SUPPLIED DATA
========================================

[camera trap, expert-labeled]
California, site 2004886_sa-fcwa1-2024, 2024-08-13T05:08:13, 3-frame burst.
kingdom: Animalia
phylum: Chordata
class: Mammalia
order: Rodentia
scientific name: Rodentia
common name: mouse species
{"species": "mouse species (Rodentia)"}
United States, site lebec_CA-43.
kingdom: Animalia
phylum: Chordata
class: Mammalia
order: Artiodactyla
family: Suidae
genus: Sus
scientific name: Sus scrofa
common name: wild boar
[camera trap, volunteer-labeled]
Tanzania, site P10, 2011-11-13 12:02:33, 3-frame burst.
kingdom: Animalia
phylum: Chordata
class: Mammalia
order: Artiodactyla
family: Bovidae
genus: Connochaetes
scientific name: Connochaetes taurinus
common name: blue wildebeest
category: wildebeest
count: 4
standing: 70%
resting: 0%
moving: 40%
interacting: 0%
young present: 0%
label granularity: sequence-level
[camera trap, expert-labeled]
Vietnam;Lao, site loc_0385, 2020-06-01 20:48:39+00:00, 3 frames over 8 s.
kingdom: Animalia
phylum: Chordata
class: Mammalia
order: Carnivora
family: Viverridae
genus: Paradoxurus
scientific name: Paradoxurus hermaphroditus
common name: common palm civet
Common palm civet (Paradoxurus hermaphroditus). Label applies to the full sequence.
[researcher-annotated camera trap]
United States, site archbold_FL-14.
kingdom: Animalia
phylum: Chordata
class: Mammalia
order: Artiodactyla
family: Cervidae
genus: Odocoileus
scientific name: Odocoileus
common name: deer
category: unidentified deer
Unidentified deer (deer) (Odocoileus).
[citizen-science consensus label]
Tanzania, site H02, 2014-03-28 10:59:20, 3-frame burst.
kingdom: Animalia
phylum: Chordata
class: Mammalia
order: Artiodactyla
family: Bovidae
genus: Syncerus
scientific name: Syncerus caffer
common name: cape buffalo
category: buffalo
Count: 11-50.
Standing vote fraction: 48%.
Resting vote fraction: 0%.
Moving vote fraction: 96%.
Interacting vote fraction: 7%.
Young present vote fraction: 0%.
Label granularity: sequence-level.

========================================

Search the material for "granularity" and copy each matching line.

label granularity: sequence-level
Label granularity: sequence-level.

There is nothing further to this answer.